[Frameworks] optical soundtrack generator?

Sandy McLennan smclennan4 at gmail.com
Wed Sep 9 17:55:29 UTC 2020


Thanks for this tip, Seth. Further on that reverse idea, saw this similar
tool, don't see a price:
https://imagetosound.com/

<https://imagetosound.com/>In seeking sound for experimental films, looking
for any visual element of the shooting process to extract sound from, I've
scanned a foot of film on a flatbed at a time then had that image file read
by software that translates it to sound. I was particularly scanning the
line down the middle of Double 8mm hand-processed footage. Some tools to go
from image to sound:

https://www.softpedia.com/get/Others/Miscellaneous/ImageToSound.shtml
(free)

https://github.com/alexadam/img-encode  (free or donate)

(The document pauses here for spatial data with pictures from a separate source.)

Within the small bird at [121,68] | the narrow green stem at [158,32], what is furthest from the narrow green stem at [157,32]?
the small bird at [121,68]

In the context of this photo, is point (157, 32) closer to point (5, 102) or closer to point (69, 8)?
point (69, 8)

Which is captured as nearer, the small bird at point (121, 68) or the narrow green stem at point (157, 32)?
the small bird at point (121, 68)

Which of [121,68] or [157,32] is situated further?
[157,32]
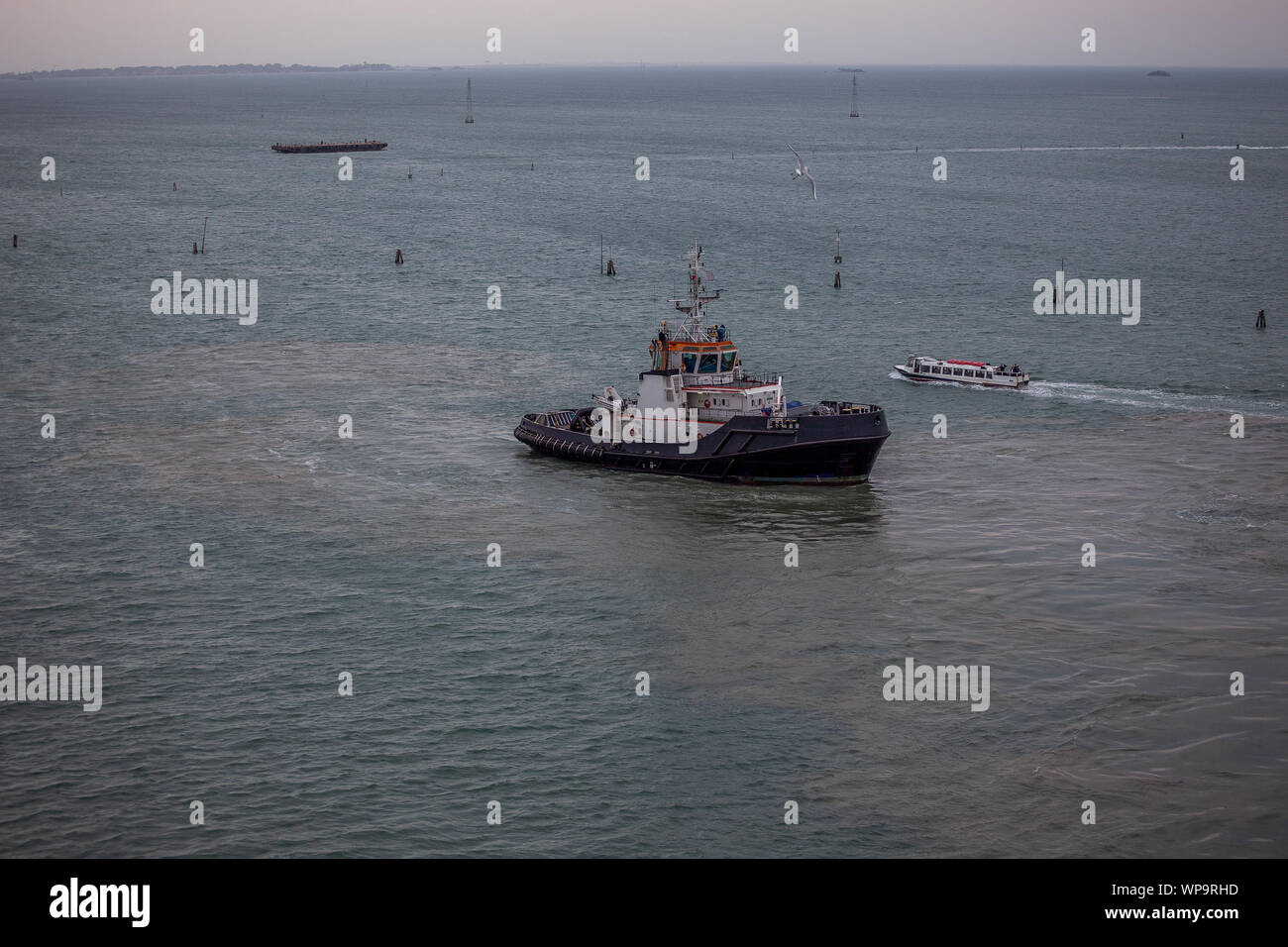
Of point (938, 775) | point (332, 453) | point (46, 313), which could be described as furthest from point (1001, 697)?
point (46, 313)

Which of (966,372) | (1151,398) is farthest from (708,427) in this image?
(1151,398)

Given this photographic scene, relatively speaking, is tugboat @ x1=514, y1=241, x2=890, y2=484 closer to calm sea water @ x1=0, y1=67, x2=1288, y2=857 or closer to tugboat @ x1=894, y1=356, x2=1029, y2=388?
calm sea water @ x1=0, y1=67, x2=1288, y2=857

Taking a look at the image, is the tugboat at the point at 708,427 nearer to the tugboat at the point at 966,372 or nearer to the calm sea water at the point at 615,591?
the calm sea water at the point at 615,591

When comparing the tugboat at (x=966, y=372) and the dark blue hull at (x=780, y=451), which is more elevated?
the tugboat at (x=966, y=372)

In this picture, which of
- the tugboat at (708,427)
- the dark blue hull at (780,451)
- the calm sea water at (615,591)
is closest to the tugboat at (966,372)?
the calm sea water at (615,591)

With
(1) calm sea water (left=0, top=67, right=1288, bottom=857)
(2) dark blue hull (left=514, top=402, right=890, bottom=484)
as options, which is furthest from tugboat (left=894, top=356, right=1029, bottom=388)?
(2) dark blue hull (left=514, top=402, right=890, bottom=484)

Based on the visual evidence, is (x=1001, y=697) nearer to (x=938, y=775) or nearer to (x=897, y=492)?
(x=938, y=775)

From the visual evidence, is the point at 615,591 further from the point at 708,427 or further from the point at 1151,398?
the point at 1151,398
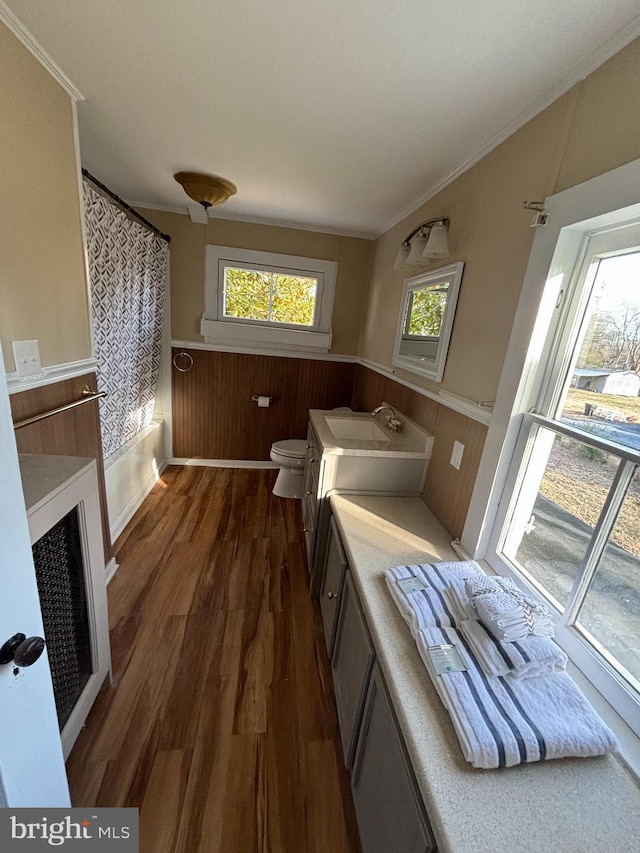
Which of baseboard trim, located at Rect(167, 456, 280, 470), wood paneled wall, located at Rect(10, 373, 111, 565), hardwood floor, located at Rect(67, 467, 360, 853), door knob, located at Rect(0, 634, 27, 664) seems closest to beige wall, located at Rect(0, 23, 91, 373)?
wood paneled wall, located at Rect(10, 373, 111, 565)

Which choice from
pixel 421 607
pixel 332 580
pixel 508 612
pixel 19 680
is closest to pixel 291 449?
pixel 332 580

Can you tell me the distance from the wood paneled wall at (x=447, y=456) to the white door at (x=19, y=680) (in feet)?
4.40

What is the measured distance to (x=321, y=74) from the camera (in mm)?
1097

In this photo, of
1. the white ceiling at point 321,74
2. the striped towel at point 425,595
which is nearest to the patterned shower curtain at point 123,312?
the white ceiling at point 321,74

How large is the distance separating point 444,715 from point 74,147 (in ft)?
7.55

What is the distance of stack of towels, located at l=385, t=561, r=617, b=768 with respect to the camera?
674 mm

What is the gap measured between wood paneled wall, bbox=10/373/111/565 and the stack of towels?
1412 millimetres

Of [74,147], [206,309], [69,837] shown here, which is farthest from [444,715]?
[206,309]

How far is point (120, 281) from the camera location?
2080mm

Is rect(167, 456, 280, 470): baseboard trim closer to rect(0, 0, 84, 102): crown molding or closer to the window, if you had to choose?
the window

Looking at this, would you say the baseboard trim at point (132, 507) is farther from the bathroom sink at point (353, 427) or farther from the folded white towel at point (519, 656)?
the folded white towel at point (519, 656)

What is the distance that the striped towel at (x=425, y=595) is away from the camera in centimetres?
94

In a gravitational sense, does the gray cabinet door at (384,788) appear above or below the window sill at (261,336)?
below

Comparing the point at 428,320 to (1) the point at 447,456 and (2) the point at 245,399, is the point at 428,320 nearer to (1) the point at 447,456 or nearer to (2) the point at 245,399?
(1) the point at 447,456
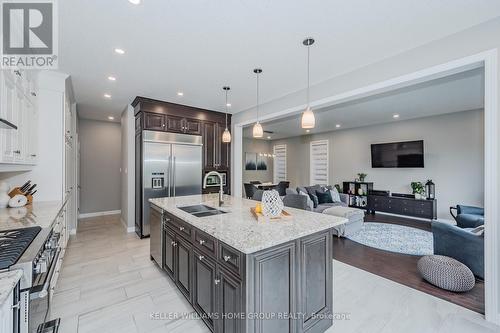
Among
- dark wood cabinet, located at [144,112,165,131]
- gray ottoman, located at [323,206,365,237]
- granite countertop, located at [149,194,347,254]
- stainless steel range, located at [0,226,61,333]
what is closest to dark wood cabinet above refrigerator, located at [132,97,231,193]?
dark wood cabinet, located at [144,112,165,131]

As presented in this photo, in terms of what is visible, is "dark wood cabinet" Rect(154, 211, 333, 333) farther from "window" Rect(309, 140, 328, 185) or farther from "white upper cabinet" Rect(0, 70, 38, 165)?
"window" Rect(309, 140, 328, 185)

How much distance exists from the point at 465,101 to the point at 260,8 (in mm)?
5095

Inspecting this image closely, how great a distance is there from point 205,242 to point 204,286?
0.38 m

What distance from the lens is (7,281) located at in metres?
0.99

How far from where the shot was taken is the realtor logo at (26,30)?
1.85 meters

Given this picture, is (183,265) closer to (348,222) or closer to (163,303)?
(163,303)

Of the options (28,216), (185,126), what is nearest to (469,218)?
(185,126)

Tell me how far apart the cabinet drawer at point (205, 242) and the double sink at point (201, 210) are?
12.9 inches

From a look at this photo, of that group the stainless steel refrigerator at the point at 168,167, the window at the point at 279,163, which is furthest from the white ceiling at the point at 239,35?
the window at the point at 279,163

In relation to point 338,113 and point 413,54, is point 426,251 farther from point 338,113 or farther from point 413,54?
point 338,113

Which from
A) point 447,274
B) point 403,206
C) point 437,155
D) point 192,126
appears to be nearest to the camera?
point 447,274

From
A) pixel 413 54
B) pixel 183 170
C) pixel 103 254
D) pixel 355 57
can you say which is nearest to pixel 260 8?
pixel 355 57

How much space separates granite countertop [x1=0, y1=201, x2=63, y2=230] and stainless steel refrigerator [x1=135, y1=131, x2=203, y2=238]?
1.76m

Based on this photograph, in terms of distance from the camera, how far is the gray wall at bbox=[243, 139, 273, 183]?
9643 millimetres
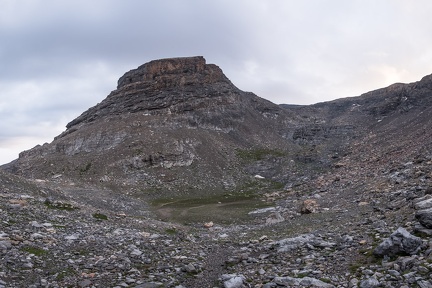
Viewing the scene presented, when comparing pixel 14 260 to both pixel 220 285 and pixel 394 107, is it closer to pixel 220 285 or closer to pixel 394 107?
pixel 220 285

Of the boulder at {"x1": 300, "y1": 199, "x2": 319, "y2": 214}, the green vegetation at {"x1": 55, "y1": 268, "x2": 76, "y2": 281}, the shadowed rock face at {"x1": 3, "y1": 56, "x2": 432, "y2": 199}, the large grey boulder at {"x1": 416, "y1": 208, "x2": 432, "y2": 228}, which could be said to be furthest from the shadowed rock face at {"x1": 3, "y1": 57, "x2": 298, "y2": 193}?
the large grey boulder at {"x1": 416, "y1": 208, "x2": 432, "y2": 228}

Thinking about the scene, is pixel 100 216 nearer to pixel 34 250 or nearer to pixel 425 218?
pixel 34 250

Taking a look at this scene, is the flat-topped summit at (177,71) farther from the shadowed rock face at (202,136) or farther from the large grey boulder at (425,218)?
the large grey boulder at (425,218)

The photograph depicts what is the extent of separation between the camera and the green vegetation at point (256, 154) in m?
99.1

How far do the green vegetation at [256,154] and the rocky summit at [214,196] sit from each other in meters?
0.76

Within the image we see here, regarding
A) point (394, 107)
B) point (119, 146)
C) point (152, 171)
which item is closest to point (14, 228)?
point (152, 171)

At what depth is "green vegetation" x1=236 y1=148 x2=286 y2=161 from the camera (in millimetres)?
99125

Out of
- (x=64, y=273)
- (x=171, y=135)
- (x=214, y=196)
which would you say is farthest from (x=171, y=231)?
(x=171, y=135)

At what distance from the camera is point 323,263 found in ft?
45.9

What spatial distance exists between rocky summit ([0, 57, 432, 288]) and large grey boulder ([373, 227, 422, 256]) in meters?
0.04

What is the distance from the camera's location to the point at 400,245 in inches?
506

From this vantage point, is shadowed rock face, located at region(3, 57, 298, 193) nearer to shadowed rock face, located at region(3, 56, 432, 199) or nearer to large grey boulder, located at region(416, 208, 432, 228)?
shadowed rock face, located at region(3, 56, 432, 199)

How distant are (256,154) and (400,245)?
90.2 metres

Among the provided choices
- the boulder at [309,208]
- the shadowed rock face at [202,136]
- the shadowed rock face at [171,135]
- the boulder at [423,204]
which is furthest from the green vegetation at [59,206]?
the shadowed rock face at [171,135]
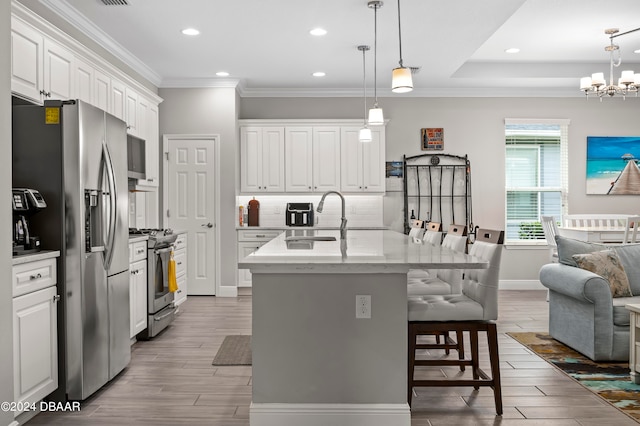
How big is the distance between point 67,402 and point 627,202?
7.43 meters

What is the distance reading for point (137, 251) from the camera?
173 inches

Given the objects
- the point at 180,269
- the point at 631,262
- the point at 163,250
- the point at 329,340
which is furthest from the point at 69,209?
the point at 631,262

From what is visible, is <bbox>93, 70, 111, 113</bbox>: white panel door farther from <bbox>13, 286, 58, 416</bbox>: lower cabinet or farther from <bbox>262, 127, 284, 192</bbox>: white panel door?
<bbox>262, 127, 284, 192</bbox>: white panel door

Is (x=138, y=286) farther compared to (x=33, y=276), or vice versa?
(x=138, y=286)

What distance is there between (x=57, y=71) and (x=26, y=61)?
1.47 ft

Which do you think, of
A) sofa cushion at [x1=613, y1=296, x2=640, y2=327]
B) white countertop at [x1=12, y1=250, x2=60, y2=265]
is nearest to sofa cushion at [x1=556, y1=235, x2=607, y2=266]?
sofa cushion at [x1=613, y1=296, x2=640, y2=327]

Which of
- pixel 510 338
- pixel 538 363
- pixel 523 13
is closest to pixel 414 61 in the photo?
pixel 523 13

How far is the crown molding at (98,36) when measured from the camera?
13.7ft

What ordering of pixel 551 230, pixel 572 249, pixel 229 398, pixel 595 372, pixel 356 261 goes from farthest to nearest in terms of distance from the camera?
pixel 551 230 < pixel 572 249 < pixel 595 372 < pixel 229 398 < pixel 356 261

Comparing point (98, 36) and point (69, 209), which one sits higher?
point (98, 36)

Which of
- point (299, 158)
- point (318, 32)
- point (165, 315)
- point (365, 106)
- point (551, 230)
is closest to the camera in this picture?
point (165, 315)

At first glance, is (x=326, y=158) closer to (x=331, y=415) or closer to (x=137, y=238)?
(x=137, y=238)

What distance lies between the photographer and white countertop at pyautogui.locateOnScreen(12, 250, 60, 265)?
2654 mm

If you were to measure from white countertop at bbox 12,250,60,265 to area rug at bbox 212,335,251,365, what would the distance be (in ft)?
4.79
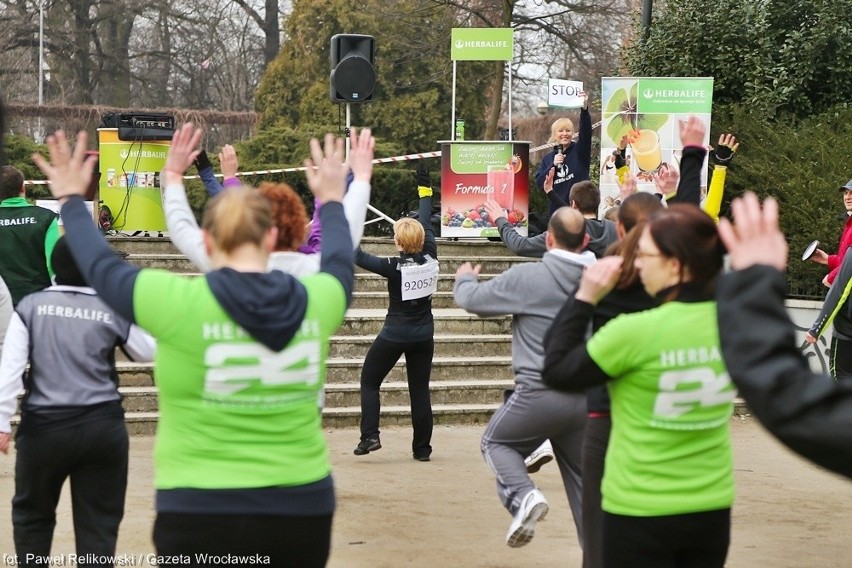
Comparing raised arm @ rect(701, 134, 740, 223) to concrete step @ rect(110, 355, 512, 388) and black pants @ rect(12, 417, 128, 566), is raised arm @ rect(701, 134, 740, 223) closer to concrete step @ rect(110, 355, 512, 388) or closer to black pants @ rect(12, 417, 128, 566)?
black pants @ rect(12, 417, 128, 566)

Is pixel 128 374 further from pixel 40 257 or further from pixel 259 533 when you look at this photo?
pixel 259 533

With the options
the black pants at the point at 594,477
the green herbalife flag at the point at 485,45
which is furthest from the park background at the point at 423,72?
the black pants at the point at 594,477

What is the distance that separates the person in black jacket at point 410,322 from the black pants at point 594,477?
4089 mm

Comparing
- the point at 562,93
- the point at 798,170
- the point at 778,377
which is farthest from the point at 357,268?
the point at 778,377

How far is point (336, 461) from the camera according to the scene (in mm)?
9484

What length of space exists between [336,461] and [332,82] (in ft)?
19.6

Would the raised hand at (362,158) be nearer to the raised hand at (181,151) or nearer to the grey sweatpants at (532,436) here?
the raised hand at (181,151)

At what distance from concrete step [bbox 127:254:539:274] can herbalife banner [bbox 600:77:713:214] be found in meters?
1.43

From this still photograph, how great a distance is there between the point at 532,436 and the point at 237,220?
122 inches

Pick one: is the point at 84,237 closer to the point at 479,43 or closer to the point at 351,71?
the point at 351,71

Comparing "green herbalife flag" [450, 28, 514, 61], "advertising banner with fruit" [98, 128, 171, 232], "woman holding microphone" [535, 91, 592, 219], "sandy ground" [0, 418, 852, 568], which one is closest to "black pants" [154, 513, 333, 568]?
"sandy ground" [0, 418, 852, 568]

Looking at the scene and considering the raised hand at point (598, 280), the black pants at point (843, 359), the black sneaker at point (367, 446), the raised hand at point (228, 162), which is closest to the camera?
the raised hand at point (598, 280)

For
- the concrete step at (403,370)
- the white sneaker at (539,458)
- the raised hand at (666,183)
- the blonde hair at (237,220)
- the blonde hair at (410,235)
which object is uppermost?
the blonde hair at (237,220)

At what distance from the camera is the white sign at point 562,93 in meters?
19.6
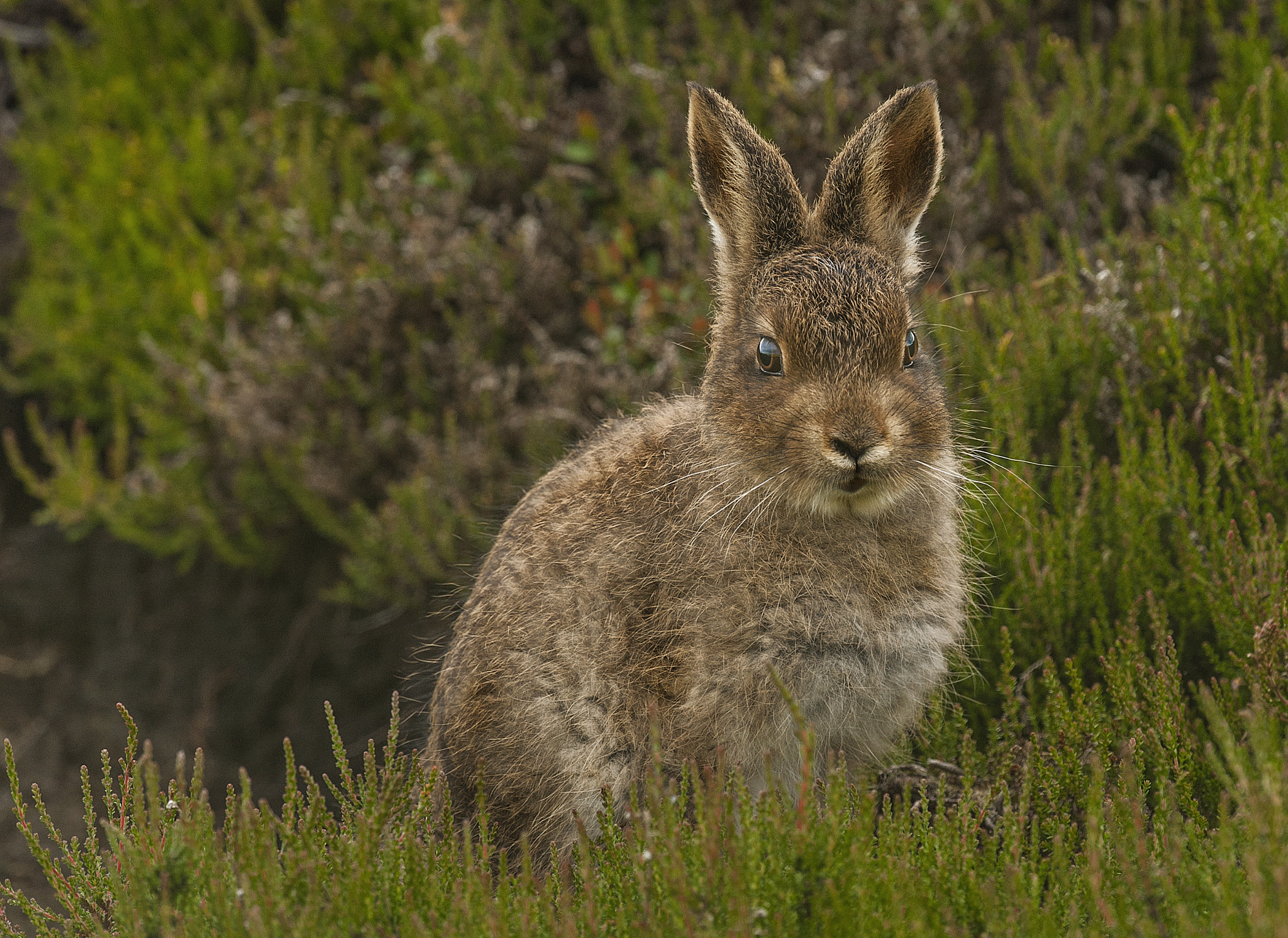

https://www.photosounder.com/  (US$79)

Sandy McLennan
Port Sydney, Ontario, Canada


On Tue, Sep 8, 2020 at 9:12 PM Seth Mitter <seth.mitter at gmail.com> wrote:

> AEO-Light is a tool that does the exact reverse and therefore may be of
> interest here. It takes images of optical soundtracks from a film scanner
> output (overscan tiff or dpx image sequences) and converts them into
> digital audio files.
> https://usc-imi.github.io/aeo-light/#about
>
> On Tue, Sep 8, 2020 at 11:30 AM Jason Halprin <jihalprin at gmail.com> wrote:
>
>> Hi Scott (et al),
>>
>> Not for 35mm, necessarily, but there is a very active 16mm Auricon group
>> on facebook that might have some tips or starting points. Not necessarily
>> for Scott, as I'm guessing you already know, but these were TV news cameras
>> that recorded optical sound directly on the film - no need for syncing
>> later on. These have been converted by DIY labs to become sound printers,
>> as well.
>>
>> For 35mm you may be able to find an old Westrex 35mm printer (mono)...and
>> perhaps just using it as a recording device for the sound output from a
>> computer would be more accurate than trying to print the sound line-by-line?
>>
>> Regardless, please share with us when you have a solution!
>>
>> -Jason Halprin
>> Montréal
>> Jason Halprin
>> jihalprin at gmail.com
>> jasonhalprin.com <jihalprin at gmail.com>
>>
>>
>> On Tue, Sep 8, 2020 at 10:17 AM Scott Dorsey <kludge at panix.com> wrote:
>>
>>> Ahh, I get it, you want a digital image of what the soundtrack would
>>> like and
>>> you want to plot it out as part of your filmout.
>>>
>>> This turns out not to be an easy thing to do because of the frame
>>> lines...
>>> it is very very hard to get the bottom of one frame to line up perfectly
>>> with
>>> the top of the next one so there is not some discontinuity 24 times a
>>> second.
>>> The Arrilaser recorder can do it, but they take a file that consists of
>>> frames and turn it into a datastream that consists of individual lines,
>>> and
>>> plot a line at a time instead of a frame at a time.
>>>
>>> But if you want to try it just to see what happens, it should not be all
>>> that hard to write a little script to create two white lines whose width
>>> varies with modulation.  Pull values one at a time out of a .wav file,
>>> use them to set the width of the line directly.